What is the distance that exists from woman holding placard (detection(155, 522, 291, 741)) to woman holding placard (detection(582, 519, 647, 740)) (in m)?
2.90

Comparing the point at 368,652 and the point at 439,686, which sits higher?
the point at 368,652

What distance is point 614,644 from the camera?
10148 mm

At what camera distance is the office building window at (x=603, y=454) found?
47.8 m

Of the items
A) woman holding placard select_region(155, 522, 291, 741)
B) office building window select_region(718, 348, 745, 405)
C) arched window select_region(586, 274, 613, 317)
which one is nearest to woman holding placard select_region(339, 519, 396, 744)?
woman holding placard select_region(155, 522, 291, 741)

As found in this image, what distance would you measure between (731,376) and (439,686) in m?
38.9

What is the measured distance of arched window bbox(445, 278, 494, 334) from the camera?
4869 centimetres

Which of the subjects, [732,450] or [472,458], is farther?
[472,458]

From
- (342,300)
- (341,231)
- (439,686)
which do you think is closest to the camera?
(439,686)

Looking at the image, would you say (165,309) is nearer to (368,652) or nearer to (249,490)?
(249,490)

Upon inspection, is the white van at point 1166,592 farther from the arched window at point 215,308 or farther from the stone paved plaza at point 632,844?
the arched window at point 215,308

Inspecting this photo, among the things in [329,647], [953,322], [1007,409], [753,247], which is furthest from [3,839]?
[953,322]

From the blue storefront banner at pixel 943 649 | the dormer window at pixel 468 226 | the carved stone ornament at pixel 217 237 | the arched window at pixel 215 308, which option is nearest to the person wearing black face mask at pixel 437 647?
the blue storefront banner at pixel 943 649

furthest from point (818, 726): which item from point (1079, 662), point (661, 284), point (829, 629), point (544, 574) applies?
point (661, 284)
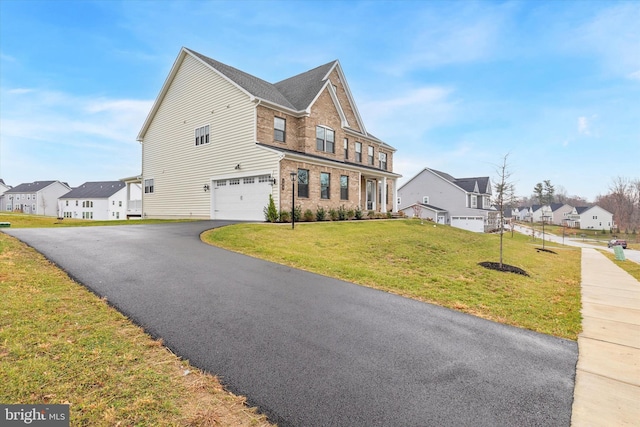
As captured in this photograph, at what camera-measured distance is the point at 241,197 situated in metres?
════
● **Task directions**:
Please copy all of the entries above word for word, leaving out the pictures.

● **Result of the exercise**:
What is the distance that exists from woman holding placard (detection(155, 522, 291, 741)) to woman holding placard (detection(582, 519, 647, 740)) (in m)?
2.90

Comparing the point at 368,652 and the point at 439,686, which sits higher?
the point at 368,652

What distance is point 614,644 from the camera?
10148 mm

At what camera distance is the office building window at (x=603, y=454) found?
47.8 m

Of the items
A) woman holding placard select_region(155, 522, 291, 741)
B) office building window select_region(718, 348, 745, 405)
C) arched window select_region(586, 274, 613, 317)
which one is nearest to woman holding placard select_region(339, 519, 396, 744)?
woman holding placard select_region(155, 522, 291, 741)

As found in this image, what distance would you measure between (731,376) and (439,686) in m?
38.9

What is the measured distance of arched window bbox(445, 278, 494, 334) from the camera?
4869 centimetres

Which of the subjects, [732,450] or [472,458], is farther?
[472,458]

From
- (342,300)
- (341,231)
- (439,686)
which do you think is closest to the camera?
(439,686)

Looking at the image, would you say (165,309) is nearer to (368,652) or nearer to (249,490)?
(249,490)

Upon inspection, is the white van at point 1166,592 farther from the arched window at point 215,308 or farther from the stone paved plaza at point 632,844?
the arched window at point 215,308

Inspecting this photo, among the things in [329,647], [953,322], [1007,409], [753,247], which is furthest from [3,839]?
[953,322]

From the blue storefront banner at pixel 943 649 | the dormer window at pixel 468 226 | the carved stone ornament at pixel 217 237 | the arched window at pixel 215 308, which option is nearest to the person wearing black face mask at pixel 437 647?
the blue storefront banner at pixel 943 649

furthest from point (818, 726): which item from point (1079, 662), point (661, 284), point (829, 629), point (544, 574) applies?
point (661, 284)
As captured in this photograph, at what camera-measured distance is the point at 241,197 situated in metres?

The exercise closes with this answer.